Comment parler de charme et d’obsession sans évoquer le timbre et l’intonation de la voix de la chanteuse? C’est pour moi l’atout phare de l’album. Elle va parfois jusqu’au bout de son souffle (Cybele’s reverie), fait sonner les refrains légèrement de côté, en acceptant la dissonance, va de plus en plus haut. La voix est bien présente et pourtant en voie d’extinction (je pense par exemple au titre principal). Lucid, je te conseillerais bien d’écouter les titres d’Elli et Jacno, « Toujours les souvenirs » et « T’oublier ». La dissonance y est davantage revendiquée, mais je rapproche tout de même les styles de voix ; c’est si fragile, et si léger que ça finit par grincer, à l’opposé de toute naïveté, presque comme dans un film d’Éric Rohmer, mais je vois que je vais finir par m’égarer. Et n’oublions pas le superbe Why should I cry, où l’on entend aussi Elli chanter en anglais.

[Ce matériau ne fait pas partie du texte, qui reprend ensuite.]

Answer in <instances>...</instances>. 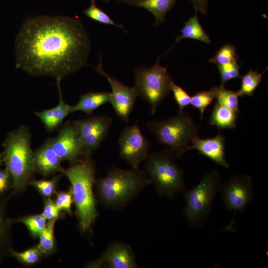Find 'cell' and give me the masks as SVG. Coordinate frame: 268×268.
I'll return each instance as SVG.
<instances>
[{
    "label": "cell",
    "instance_id": "cell-32",
    "mask_svg": "<svg viewBox=\"0 0 268 268\" xmlns=\"http://www.w3.org/2000/svg\"><path fill=\"white\" fill-rule=\"evenodd\" d=\"M171 91L179 107L178 112H183L184 108L191 104V96L181 87L174 82L171 85Z\"/></svg>",
    "mask_w": 268,
    "mask_h": 268
},
{
    "label": "cell",
    "instance_id": "cell-35",
    "mask_svg": "<svg viewBox=\"0 0 268 268\" xmlns=\"http://www.w3.org/2000/svg\"><path fill=\"white\" fill-rule=\"evenodd\" d=\"M60 210L50 198L44 201V207L42 214L48 220L57 219L60 215Z\"/></svg>",
    "mask_w": 268,
    "mask_h": 268
},
{
    "label": "cell",
    "instance_id": "cell-3",
    "mask_svg": "<svg viewBox=\"0 0 268 268\" xmlns=\"http://www.w3.org/2000/svg\"><path fill=\"white\" fill-rule=\"evenodd\" d=\"M70 164L63 173L70 183L79 226L85 232L90 229L98 214L93 193L95 165L91 155L82 156Z\"/></svg>",
    "mask_w": 268,
    "mask_h": 268
},
{
    "label": "cell",
    "instance_id": "cell-17",
    "mask_svg": "<svg viewBox=\"0 0 268 268\" xmlns=\"http://www.w3.org/2000/svg\"><path fill=\"white\" fill-rule=\"evenodd\" d=\"M111 92L106 91L89 92L82 94L78 102L70 107V113L81 111L87 115H91L94 111L102 105L110 103Z\"/></svg>",
    "mask_w": 268,
    "mask_h": 268
},
{
    "label": "cell",
    "instance_id": "cell-39",
    "mask_svg": "<svg viewBox=\"0 0 268 268\" xmlns=\"http://www.w3.org/2000/svg\"><path fill=\"white\" fill-rule=\"evenodd\" d=\"M110 0H115L131 5H134L139 0H105V2H107Z\"/></svg>",
    "mask_w": 268,
    "mask_h": 268
},
{
    "label": "cell",
    "instance_id": "cell-7",
    "mask_svg": "<svg viewBox=\"0 0 268 268\" xmlns=\"http://www.w3.org/2000/svg\"><path fill=\"white\" fill-rule=\"evenodd\" d=\"M221 176L216 169L205 174L193 188L185 190L184 214L190 225L199 227L209 214L214 198L220 191Z\"/></svg>",
    "mask_w": 268,
    "mask_h": 268
},
{
    "label": "cell",
    "instance_id": "cell-29",
    "mask_svg": "<svg viewBox=\"0 0 268 268\" xmlns=\"http://www.w3.org/2000/svg\"><path fill=\"white\" fill-rule=\"evenodd\" d=\"M61 80L62 79L61 78L56 79L57 85L59 94V102L58 104L56 107L52 108L53 115L59 126L62 124L64 119L68 115L70 114V105L67 104L64 101L63 98L61 88Z\"/></svg>",
    "mask_w": 268,
    "mask_h": 268
},
{
    "label": "cell",
    "instance_id": "cell-5",
    "mask_svg": "<svg viewBox=\"0 0 268 268\" xmlns=\"http://www.w3.org/2000/svg\"><path fill=\"white\" fill-rule=\"evenodd\" d=\"M146 127L157 142L166 146L176 158H181L189 150L193 139L201 128L184 111L164 120L150 121Z\"/></svg>",
    "mask_w": 268,
    "mask_h": 268
},
{
    "label": "cell",
    "instance_id": "cell-2",
    "mask_svg": "<svg viewBox=\"0 0 268 268\" xmlns=\"http://www.w3.org/2000/svg\"><path fill=\"white\" fill-rule=\"evenodd\" d=\"M99 201L105 207L119 210L135 198L151 182L144 170L113 166L105 176L96 179Z\"/></svg>",
    "mask_w": 268,
    "mask_h": 268
},
{
    "label": "cell",
    "instance_id": "cell-1",
    "mask_svg": "<svg viewBox=\"0 0 268 268\" xmlns=\"http://www.w3.org/2000/svg\"><path fill=\"white\" fill-rule=\"evenodd\" d=\"M14 49L17 68L62 79L87 65L91 44L77 17L36 15L22 24Z\"/></svg>",
    "mask_w": 268,
    "mask_h": 268
},
{
    "label": "cell",
    "instance_id": "cell-23",
    "mask_svg": "<svg viewBox=\"0 0 268 268\" xmlns=\"http://www.w3.org/2000/svg\"><path fill=\"white\" fill-rule=\"evenodd\" d=\"M56 220V219L49 220L45 228L39 235V244L38 247L43 254H50L54 249V230Z\"/></svg>",
    "mask_w": 268,
    "mask_h": 268
},
{
    "label": "cell",
    "instance_id": "cell-12",
    "mask_svg": "<svg viewBox=\"0 0 268 268\" xmlns=\"http://www.w3.org/2000/svg\"><path fill=\"white\" fill-rule=\"evenodd\" d=\"M94 68L98 73L107 79L111 86L112 92L110 103L116 116L128 123L138 96L134 86L126 85L105 71L102 67L101 57L99 63Z\"/></svg>",
    "mask_w": 268,
    "mask_h": 268
},
{
    "label": "cell",
    "instance_id": "cell-33",
    "mask_svg": "<svg viewBox=\"0 0 268 268\" xmlns=\"http://www.w3.org/2000/svg\"><path fill=\"white\" fill-rule=\"evenodd\" d=\"M73 202L72 194L71 189L67 191L59 192L56 199L55 204L60 210L66 211L71 214V204Z\"/></svg>",
    "mask_w": 268,
    "mask_h": 268
},
{
    "label": "cell",
    "instance_id": "cell-15",
    "mask_svg": "<svg viewBox=\"0 0 268 268\" xmlns=\"http://www.w3.org/2000/svg\"><path fill=\"white\" fill-rule=\"evenodd\" d=\"M225 137L218 134L212 138L201 139L196 136L192 140L189 150H197L199 153L210 159L216 164L225 168L229 164L225 156Z\"/></svg>",
    "mask_w": 268,
    "mask_h": 268
},
{
    "label": "cell",
    "instance_id": "cell-37",
    "mask_svg": "<svg viewBox=\"0 0 268 268\" xmlns=\"http://www.w3.org/2000/svg\"><path fill=\"white\" fill-rule=\"evenodd\" d=\"M193 3L195 11L201 14L207 13L208 0H188Z\"/></svg>",
    "mask_w": 268,
    "mask_h": 268
},
{
    "label": "cell",
    "instance_id": "cell-6",
    "mask_svg": "<svg viewBox=\"0 0 268 268\" xmlns=\"http://www.w3.org/2000/svg\"><path fill=\"white\" fill-rule=\"evenodd\" d=\"M176 157L166 148L149 153L146 160L145 171L158 194L173 199L185 188L183 170Z\"/></svg>",
    "mask_w": 268,
    "mask_h": 268
},
{
    "label": "cell",
    "instance_id": "cell-28",
    "mask_svg": "<svg viewBox=\"0 0 268 268\" xmlns=\"http://www.w3.org/2000/svg\"><path fill=\"white\" fill-rule=\"evenodd\" d=\"M221 77V85H224L228 81L241 77L240 67L237 60H234L228 64L217 66Z\"/></svg>",
    "mask_w": 268,
    "mask_h": 268
},
{
    "label": "cell",
    "instance_id": "cell-8",
    "mask_svg": "<svg viewBox=\"0 0 268 268\" xmlns=\"http://www.w3.org/2000/svg\"><path fill=\"white\" fill-rule=\"evenodd\" d=\"M158 57L149 67H140L134 70V85L137 96L147 102L154 114L171 91L174 82L166 67L161 65Z\"/></svg>",
    "mask_w": 268,
    "mask_h": 268
},
{
    "label": "cell",
    "instance_id": "cell-10",
    "mask_svg": "<svg viewBox=\"0 0 268 268\" xmlns=\"http://www.w3.org/2000/svg\"><path fill=\"white\" fill-rule=\"evenodd\" d=\"M81 142L83 156L91 155L97 150L107 138L113 123L107 115H93L72 121Z\"/></svg>",
    "mask_w": 268,
    "mask_h": 268
},
{
    "label": "cell",
    "instance_id": "cell-16",
    "mask_svg": "<svg viewBox=\"0 0 268 268\" xmlns=\"http://www.w3.org/2000/svg\"><path fill=\"white\" fill-rule=\"evenodd\" d=\"M36 171L44 176L57 172H63L61 160L52 148L49 138L42 145L33 151Z\"/></svg>",
    "mask_w": 268,
    "mask_h": 268
},
{
    "label": "cell",
    "instance_id": "cell-30",
    "mask_svg": "<svg viewBox=\"0 0 268 268\" xmlns=\"http://www.w3.org/2000/svg\"><path fill=\"white\" fill-rule=\"evenodd\" d=\"M61 176H54L51 180H32L29 184L33 186L43 196L50 198L55 193L57 183Z\"/></svg>",
    "mask_w": 268,
    "mask_h": 268
},
{
    "label": "cell",
    "instance_id": "cell-11",
    "mask_svg": "<svg viewBox=\"0 0 268 268\" xmlns=\"http://www.w3.org/2000/svg\"><path fill=\"white\" fill-rule=\"evenodd\" d=\"M220 191L228 210L242 213L254 198L252 179L247 174L234 175L221 184Z\"/></svg>",
    "mask_w": 268,
    "mask_h": 268
},
{
    "label": "cell",
    "instance_id": "cell-31",
    "mask_svg": "<svg viewBox=\"0 0 268 268\" xmlns=\"http://www.w3.org/2000/svg\"><path fill=\"white\" fill-rule=\"evenodd\" d=\"M11 254L18 261L25 265L37 263L41 257V252L37 246L33 247L22 252L10 250Z\"/></svg>",
    "mask_w": 268,
    "mask_h": 268
},
{
    "label": "cell",
    "instance_id": "cell-21",
    "mask_svg": "<svg viewBox=\"0 0 268 268\" xmlns=\"http://www.w3.org/2000/svg\"><path fill=\"white\" fill-rule=\"evenodd\" d=\"M212 89L217 103L234 111L238 114L240 113L239 109V96L237 92L226 89L222 85L213 87Z\"/></svg>",
    "mask_w": 268,
    "mask_h": 268
},
{
    "label": "cell",
    "instance_id": "cell-4",
    "mask_svg": "<svg viewBox=\"0 0 268 268\" xmlns=\"http://www.w3.org/2000/svg\"><path fill=\"white\" fill-rule=\"evenodd\" d=\"M3 160L12 179V187L21 191L30 183L36 171L31 134L28 128L21 125L10 132L3 141Z\"/></svg>",
    "mask_w": 268,
    "mask_h": 268
},
{
    "label": "cell",
    "instance_id": "cell-26",
    "mask_svg": "<svg viewBox=\"0 0 268 268\" xmlns=\"http://www.w3.org/2000/svg\"><path fill=\"white\" fill-rule=\"evenodd\" d=\"M215 99L214 92L211 88L210 90L196 93L191 97V105L200 112L201 119H203L204 112L207 107Z\"/></svg>",
    "mask_w": 268,
    "mask_h": 268
},
{
    "label": "cell",
    "instance_id": "cell-14",
    "mask_svg": "<svg viewBox=\"0 0 268 268\" xmlns=\"http://www.w3.org/2000/svg\"><path fill=\"white\" fill-rule=\"evenodd\" d=\"M88 266L105 268H136L138 267L131 246L119 241L111 243L100 257L89 263Z\"/></svg>",
    "mask_w": 268,
    "mask_h": 268
},
{
    "label": "cell",
    "instance_id": "cell-19",
    "mask_svg": "<svg viewBox=\"0 0 268 268\" xmlns=\"http://www.w3.org/2000/svg\"><path fill=\"white\" fill-rule=\"evenodd\" d=\"M177 0H139L134 5L150 12L155 17L154 25L158 26L165 19L168 11L174 6Z\"/></svg>",
    "mask_w": 268,
    "mask_h": 268
},
{
    "label": "cell",
    "instance_id": "cell-9",
    "mask_svg": "<svg viewBox=\"0 0 268 268\" xmlns=\"http://www.w3.org/2000/svg\"><path fill=\"white\" fill-rule=\"evenodd\" d=\"M118 144L121 159L132 168H139L149 154L150 142L141 133L136 121L132 126H126L120 134Z\"/></svg>",
    "mask_w": 268,
    "mask_h": 268
},
{
    "label": "cell",
    "instance_id": "cell-34",
    "mask_svg": "<svg viewBox=\"0 0 268 268\" xmlns=\"http://www.w3.org/2000/svg\"><path fill=\"white\" fill-rule=\"evenodd\" d=\"M35 115L41 121L48 132H53L59 127L53 115L52 108L35 112Z\"/></svg>",
    "mask_w": 268,
    "mask_h": 268
},
{
    "label": "cell",
    "instance_id": "cell-22",
    "mask_svg": "<svg viewBox=\"0 0 268 268\" xmlns=\"http://www.w3.org/2000/svg\"><path fill=\"white\" fill-rule=\"evenodd\" d=\"M266 71L265 70L263 72L260 73L257 70L250 69L246 74L241 76V87L237 92L238 96H253L254 92L262 81L263 75Z\"/></svg>",
    "mask_w": 268,
    "mask_h": 268
},
{
    "label": "cell",
    "instance_id": "cell-27",
    "mask_svg": "<svg viewBox=\"0 0 268 268\" xmlns=\"http://www.w3.org/2000/svg\"><path fill=\"white\" fill-rule=\"evenodd\" d=\"M234 60H238L235 47L230 44L221 47L216 54L209 60V63L216 66L228 64Z\"/></svg>",
    "mask_w": 268,
    "mask_h": 268
},
{
    "label": "cell",
    "instance_id": "cell-40",
    "mask_svg": "<svg viewBox=\"0 0 268 268\" xmlns=\"http://www.w3.org/2000/svg\"><path fill=\"white\" fill-rule=\"evenodd\" d=\"M3 161V154L0 153V166Z\"/></svg>",
    "mask_w": 268,
    "mask_h": 268
},
{
    "label": "cell",
    "instance_id": "cell-13",
    "mask_svg": "<svg viewBox=\"0 0 268 268\" xmlns=\"http://www.w3.org/2000/svg\"><path fill=\"white\" fill-rule=\"evenodd\" d=\"M53 150L62 160L70 163L83 156V149L76 128L72 122H67L57 135L49 138Z\"/></svg>",
    "mask_w": 268,
    "mask_h": 268
},
{
    "label": "cell",
    "instance_id": "cell-25",
    "mask_svg": "<svg viewBox=\"0 0 268 268\" xmlns=\"http://www.w3.org/2000/svg\"><path fill=\"white\" fill-rule=\"evenodd\" d=\"M83 12L84 15L95 21L106 25L115 26L127 31L123 25L116 23L106 12L97 7L95 0H91L89 6Z\"/></svg>",
    "mask_w": 268,
    "mask_h": 268
},
{
    "label": "cell",
    "instance_id": "cell-24",
    "mask_svg": "<svg viewBox=\"0 0 268 268\" xmlns=\"http://www.w3.org/2000/svg\"><path fill=\"white\" fill-rule=\"evenodd\" d=\"M18 222L23 223L35 237L39 236L47 224L46 219L42 214L9 220L8 222L12 223Z\"/></svg>",
    "mask_w": 268,
    "mask_h": 268
},
{
    "label": "cell",
    "instance_id": "cell-18",
    "mask_svg": "<svg viewBox=\"0 0 268 268\" xmlns=\"http://www.w3.org/2000/svg\"><path fill=\"white\" fill-rule=\"evenodd\" d=\"M238 114L234 111L221 106L216 102L212 109L209 124L220 130L236 127Z\"/></svg>",
    "mask_w": 268,
    "mask_h": 268
},
{
    "label": "cell",
    "instance_id": "cell-20",
    "mask_svg": "<svg viewBox=\"0 0 268 268\" xmlns=\"http://www.w3.org/2000/svg\"><path fill=\"white\" fill-rule=\"evenodd\" d=\"M197 13L195 11L194 15L184 22V27L180 30L181 34L176 37L174 45L184 39L196 40L207 44L211 43L209 37L199 22Z\"/></svg>",
    "mask_w": 268,
    "mask_h": 268
},
{
    "label": "cell",
    "instance_id": "cell-38",
    "mask_svg": "<svg viewBox=\"0 0 268 268\" xmlns=\"http://www.w3.org/2000/svg\"><path fill=\"white\" fill-rule=\"evenodd\" d=\"M4 222H3L2 211L0 209V240L2 236H3V234L4 233Z\"/></svg>",
    "mask_w": 268,
    "mask_h": 268
},
{
    "label": "cell",
    "instance_id": "cell-36",
    "mask_svg": "<svg viewBox=\"0 0 268 268\" xmlns=\"http://www.w3.org/2000/svg\"><path fill=\"white\" fill-rule=\"evenodd\" d=\"M12 186V179L9 171L5 168L0 169V196L4 194Z\"/></svg>",
    "mask_w": 268,
    "mask_h": 268
}]
</instances>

Venons-en, textes et choix des langues. On a l’habitude de différencier chansons en anglais ou en français, le français correspondant à un plus grand travail sur le texte. Pourquoi pas. Le texte de Metronomic Underground, ou de Why Should I cry, est plus répétitif et/ ou davantage fondé sur les sonorités que celui de Toujours les souvenirs ou d'Emperor Tomato Ketchup. Cependant, je trouve que les deux langues, dans l’album, sont utilisées de façon relativement similaire, l’évocation par l’association et la répétition me paraissant la figure la plus récurrente. Je préfère bien entendu les textes français, plus originaux, plus beaux, surtout sur des rythmes groovy - les paroles de Monstre Sacre, par exemple, sont assez oubliables - à l’exception majeure de Metronomic Underground, et de cette répétition hâchée de crazy/ sturdy/ stable/ torpedo. « A torpedo » y est en effet assené de façon à ce qu’on le transforme en un autre mot, du style « Ator Pedo ». Bref, personnellement, il ne m’en faut pas plus, avec le petit vibraphone derrière et la batterie, et ce grandiose tapadam.
Belle découverte donc, je regrette seulement que les morceaux pas trop pop-rock (j’aime beaucoup la pop-rock moi pourtant, ne nous méprenons pas) soient si rares, et que les sons électroniques visant à dynamiser le tout soient si nombreux. Ma théorie ? Moins de guitares électriques, moins besoin, donc, de compenser le côté conventionnel de la chose avec de l’électronique. Par contre, violons synthétiques, batteries, vibraphones, chabadadada et textes français tordus, ils peuvent y aller à fond les barriques.